Find each line in the records below that contains the string "space", matching its case exactly, and copy those lines.

§ **Material supplied**
--------------------------------------------------
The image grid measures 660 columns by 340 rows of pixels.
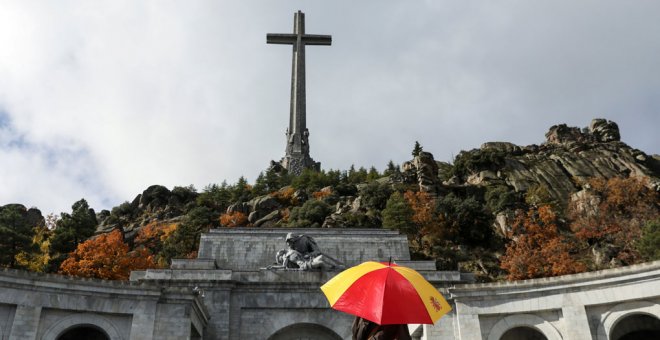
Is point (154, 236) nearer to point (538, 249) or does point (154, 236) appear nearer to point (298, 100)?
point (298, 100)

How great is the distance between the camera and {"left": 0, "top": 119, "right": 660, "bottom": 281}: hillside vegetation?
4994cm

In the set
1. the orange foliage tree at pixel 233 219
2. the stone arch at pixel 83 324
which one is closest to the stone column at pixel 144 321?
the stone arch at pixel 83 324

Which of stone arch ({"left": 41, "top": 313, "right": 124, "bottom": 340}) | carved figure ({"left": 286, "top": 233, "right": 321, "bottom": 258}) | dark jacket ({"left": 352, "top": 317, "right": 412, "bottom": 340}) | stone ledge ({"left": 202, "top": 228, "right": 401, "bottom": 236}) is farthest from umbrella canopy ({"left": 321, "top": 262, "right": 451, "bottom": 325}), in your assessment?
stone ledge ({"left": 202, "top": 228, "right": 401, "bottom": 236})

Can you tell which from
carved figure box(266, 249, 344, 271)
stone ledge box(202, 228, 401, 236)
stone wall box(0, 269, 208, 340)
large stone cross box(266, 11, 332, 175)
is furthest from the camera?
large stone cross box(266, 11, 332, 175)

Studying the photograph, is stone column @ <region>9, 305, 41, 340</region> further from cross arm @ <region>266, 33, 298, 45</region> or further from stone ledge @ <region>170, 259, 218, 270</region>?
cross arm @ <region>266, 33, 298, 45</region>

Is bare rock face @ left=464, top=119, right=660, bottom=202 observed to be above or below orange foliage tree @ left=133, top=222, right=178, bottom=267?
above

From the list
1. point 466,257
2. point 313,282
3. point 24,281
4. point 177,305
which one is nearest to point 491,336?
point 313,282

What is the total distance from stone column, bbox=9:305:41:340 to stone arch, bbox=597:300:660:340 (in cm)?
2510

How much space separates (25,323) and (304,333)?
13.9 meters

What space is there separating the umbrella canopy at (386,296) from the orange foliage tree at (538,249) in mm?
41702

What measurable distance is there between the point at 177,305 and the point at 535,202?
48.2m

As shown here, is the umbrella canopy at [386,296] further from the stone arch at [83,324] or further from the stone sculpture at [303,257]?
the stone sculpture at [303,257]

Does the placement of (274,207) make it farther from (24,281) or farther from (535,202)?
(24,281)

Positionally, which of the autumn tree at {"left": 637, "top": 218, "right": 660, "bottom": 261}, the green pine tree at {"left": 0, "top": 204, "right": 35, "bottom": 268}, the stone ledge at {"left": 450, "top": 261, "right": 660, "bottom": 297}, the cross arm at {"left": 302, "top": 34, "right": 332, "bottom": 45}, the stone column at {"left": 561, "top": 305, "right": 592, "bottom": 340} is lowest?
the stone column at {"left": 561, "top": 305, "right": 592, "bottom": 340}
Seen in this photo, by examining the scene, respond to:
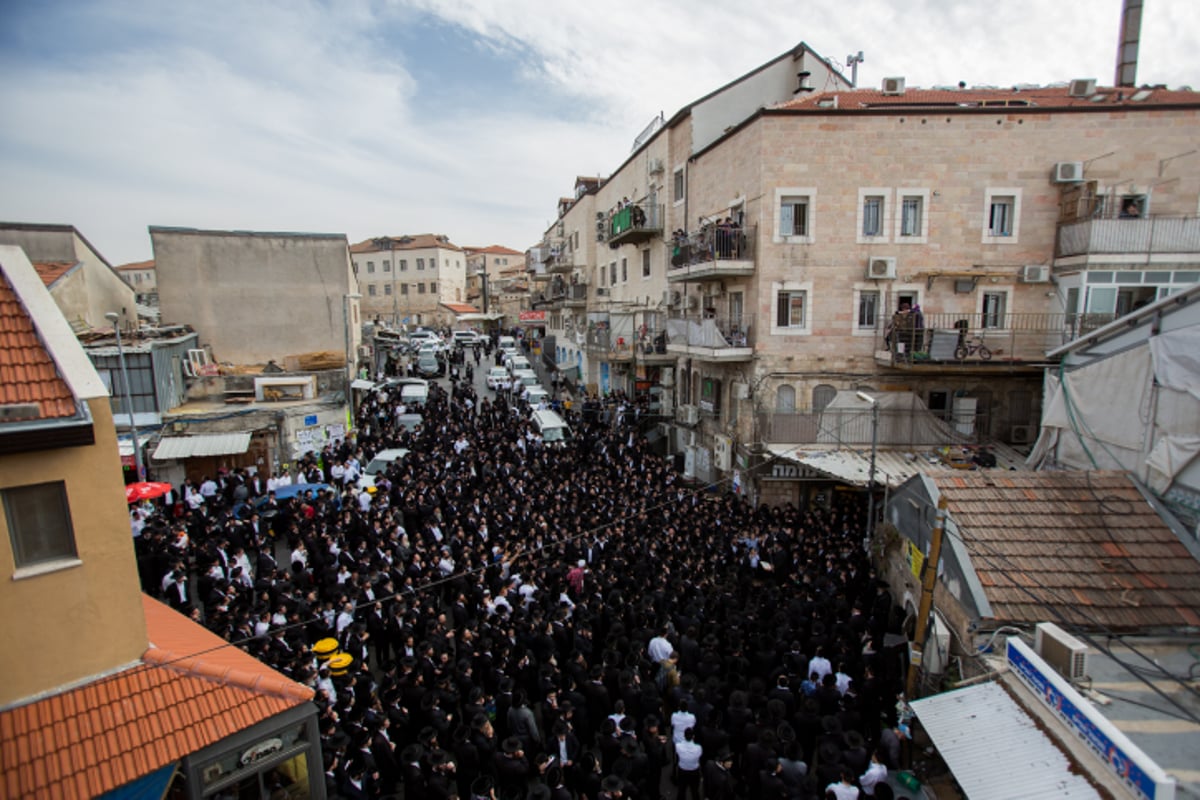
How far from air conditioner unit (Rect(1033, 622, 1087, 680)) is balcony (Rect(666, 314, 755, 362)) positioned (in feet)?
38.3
--------------------------------------------------
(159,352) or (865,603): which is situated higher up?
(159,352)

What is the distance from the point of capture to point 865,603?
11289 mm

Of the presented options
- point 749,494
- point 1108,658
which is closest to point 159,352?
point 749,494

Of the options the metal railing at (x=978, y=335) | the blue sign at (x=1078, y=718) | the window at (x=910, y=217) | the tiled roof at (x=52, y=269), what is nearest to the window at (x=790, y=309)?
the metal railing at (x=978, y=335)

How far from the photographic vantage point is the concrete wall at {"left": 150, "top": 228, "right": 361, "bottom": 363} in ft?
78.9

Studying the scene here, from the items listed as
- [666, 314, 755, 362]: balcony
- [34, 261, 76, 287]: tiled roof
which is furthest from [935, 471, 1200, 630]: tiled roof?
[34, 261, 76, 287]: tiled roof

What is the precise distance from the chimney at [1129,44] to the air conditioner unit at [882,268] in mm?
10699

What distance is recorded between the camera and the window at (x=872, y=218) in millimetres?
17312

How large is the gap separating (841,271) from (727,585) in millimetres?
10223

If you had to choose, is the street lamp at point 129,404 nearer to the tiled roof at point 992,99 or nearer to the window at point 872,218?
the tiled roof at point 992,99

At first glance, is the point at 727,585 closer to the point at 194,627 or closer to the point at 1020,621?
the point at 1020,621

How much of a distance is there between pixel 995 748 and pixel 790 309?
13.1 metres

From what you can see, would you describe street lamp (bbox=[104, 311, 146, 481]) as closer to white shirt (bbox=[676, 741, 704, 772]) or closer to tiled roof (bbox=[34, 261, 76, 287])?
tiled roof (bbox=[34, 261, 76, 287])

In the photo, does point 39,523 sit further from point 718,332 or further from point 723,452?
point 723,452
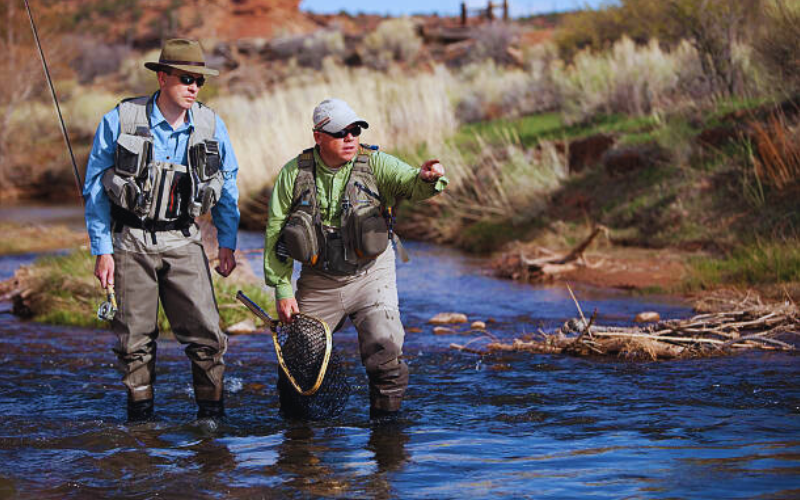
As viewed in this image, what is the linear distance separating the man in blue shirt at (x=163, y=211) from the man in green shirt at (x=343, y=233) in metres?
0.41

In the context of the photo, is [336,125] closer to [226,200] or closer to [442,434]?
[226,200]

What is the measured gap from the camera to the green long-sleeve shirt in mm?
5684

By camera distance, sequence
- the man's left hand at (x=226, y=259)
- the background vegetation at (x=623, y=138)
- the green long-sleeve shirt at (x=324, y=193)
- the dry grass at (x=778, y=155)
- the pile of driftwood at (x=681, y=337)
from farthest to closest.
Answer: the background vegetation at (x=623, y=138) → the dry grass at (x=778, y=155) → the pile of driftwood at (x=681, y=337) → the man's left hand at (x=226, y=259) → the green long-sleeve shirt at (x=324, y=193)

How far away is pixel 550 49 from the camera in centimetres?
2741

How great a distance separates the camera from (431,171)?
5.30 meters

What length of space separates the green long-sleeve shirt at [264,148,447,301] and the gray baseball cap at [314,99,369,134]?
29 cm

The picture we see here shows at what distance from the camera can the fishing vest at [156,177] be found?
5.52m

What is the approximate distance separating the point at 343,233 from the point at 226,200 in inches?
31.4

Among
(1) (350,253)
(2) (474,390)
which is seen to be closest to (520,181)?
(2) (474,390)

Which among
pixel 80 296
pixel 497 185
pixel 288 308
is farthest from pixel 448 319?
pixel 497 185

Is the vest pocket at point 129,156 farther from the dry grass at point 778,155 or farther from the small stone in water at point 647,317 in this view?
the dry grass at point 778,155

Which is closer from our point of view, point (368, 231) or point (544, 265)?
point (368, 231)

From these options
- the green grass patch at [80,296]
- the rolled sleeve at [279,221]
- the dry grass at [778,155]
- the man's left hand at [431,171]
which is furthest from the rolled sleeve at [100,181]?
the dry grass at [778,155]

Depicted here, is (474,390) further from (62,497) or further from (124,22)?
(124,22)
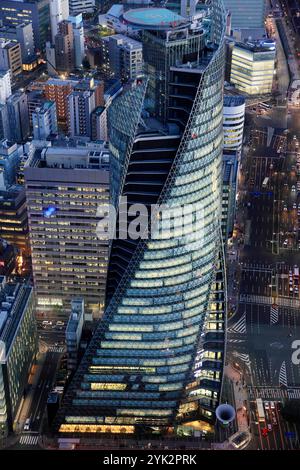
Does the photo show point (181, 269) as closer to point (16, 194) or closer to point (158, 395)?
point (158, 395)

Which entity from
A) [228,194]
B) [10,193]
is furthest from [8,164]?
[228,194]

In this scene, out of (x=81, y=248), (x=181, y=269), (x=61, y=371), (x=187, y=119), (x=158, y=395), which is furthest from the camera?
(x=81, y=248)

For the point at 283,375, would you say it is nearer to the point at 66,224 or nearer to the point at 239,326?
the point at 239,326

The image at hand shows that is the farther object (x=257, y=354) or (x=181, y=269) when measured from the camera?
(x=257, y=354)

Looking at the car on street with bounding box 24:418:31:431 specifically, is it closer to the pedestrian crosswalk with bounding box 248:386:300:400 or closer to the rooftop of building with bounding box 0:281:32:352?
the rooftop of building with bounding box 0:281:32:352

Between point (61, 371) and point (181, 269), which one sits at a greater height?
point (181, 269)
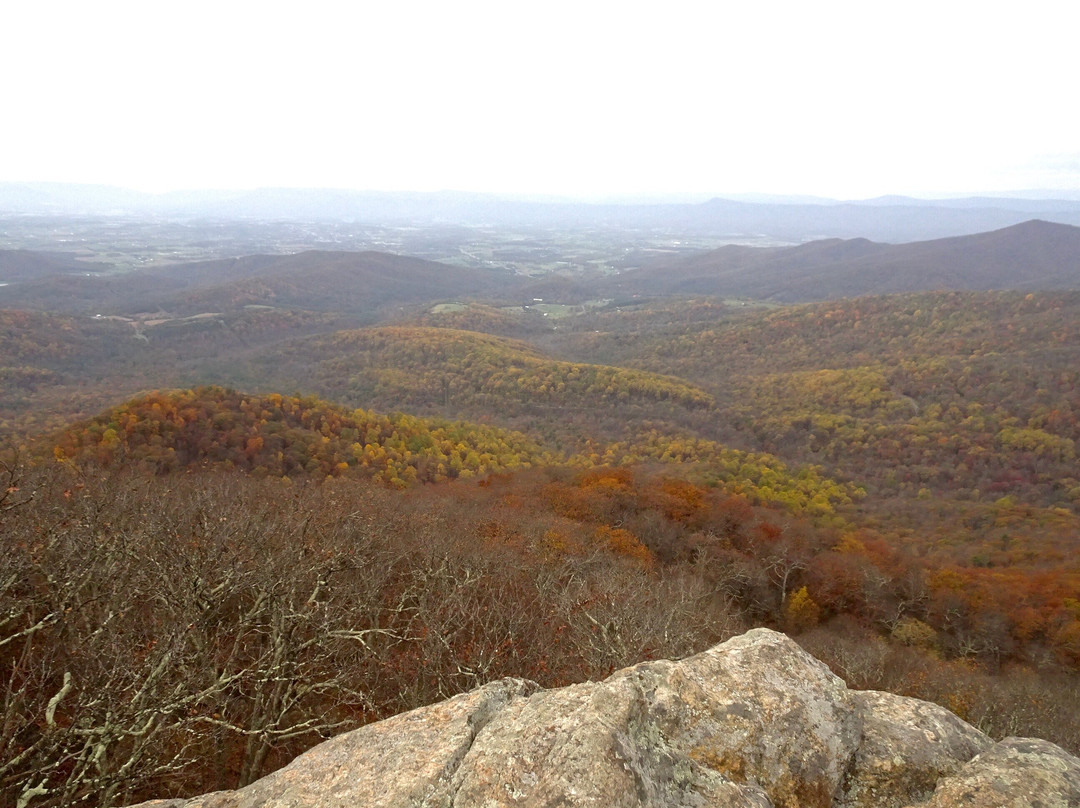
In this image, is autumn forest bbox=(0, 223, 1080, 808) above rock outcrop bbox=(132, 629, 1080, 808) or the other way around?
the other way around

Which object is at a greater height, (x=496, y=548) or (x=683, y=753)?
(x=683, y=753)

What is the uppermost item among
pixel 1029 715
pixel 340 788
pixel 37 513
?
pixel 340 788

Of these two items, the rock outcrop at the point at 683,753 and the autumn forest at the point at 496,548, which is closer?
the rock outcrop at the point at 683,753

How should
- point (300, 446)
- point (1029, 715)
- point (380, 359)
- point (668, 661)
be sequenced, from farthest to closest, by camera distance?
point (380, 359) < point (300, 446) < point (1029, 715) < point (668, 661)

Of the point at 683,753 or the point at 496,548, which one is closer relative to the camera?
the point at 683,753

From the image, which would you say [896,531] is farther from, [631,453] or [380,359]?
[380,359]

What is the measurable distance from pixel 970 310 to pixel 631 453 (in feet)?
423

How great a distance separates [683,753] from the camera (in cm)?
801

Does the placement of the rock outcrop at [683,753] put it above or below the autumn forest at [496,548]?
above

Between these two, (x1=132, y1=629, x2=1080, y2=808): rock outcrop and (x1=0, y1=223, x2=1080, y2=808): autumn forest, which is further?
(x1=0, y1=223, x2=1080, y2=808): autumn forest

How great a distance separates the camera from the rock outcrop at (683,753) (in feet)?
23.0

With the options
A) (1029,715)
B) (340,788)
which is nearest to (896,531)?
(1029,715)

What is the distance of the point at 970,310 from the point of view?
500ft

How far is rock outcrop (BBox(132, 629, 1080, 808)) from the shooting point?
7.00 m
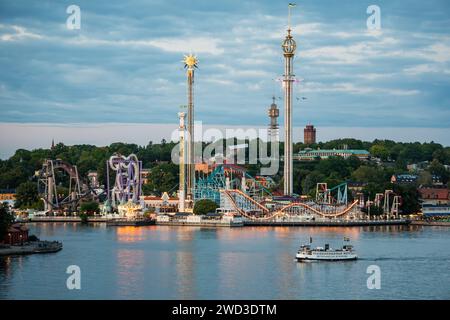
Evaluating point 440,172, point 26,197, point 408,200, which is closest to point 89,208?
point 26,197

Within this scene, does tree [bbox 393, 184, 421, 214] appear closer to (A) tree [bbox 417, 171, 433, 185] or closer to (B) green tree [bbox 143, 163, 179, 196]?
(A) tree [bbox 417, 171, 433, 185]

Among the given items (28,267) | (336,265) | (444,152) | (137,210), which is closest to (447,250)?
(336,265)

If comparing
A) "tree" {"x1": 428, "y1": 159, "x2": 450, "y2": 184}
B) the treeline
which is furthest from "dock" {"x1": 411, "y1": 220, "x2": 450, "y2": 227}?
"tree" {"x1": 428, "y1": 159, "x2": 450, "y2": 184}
--------------------------------------------------
§ **Response to this exercise**
How much space separates (25,323) and (304,333)?
What space is there separating the umbrella canopy at (386,296) from the orange foliage tree at (538,249) in mm?
What length of space separates the green long-sleeve shirt at [264,148,447,301] and the gray baseball cap at [314,99,369,134]?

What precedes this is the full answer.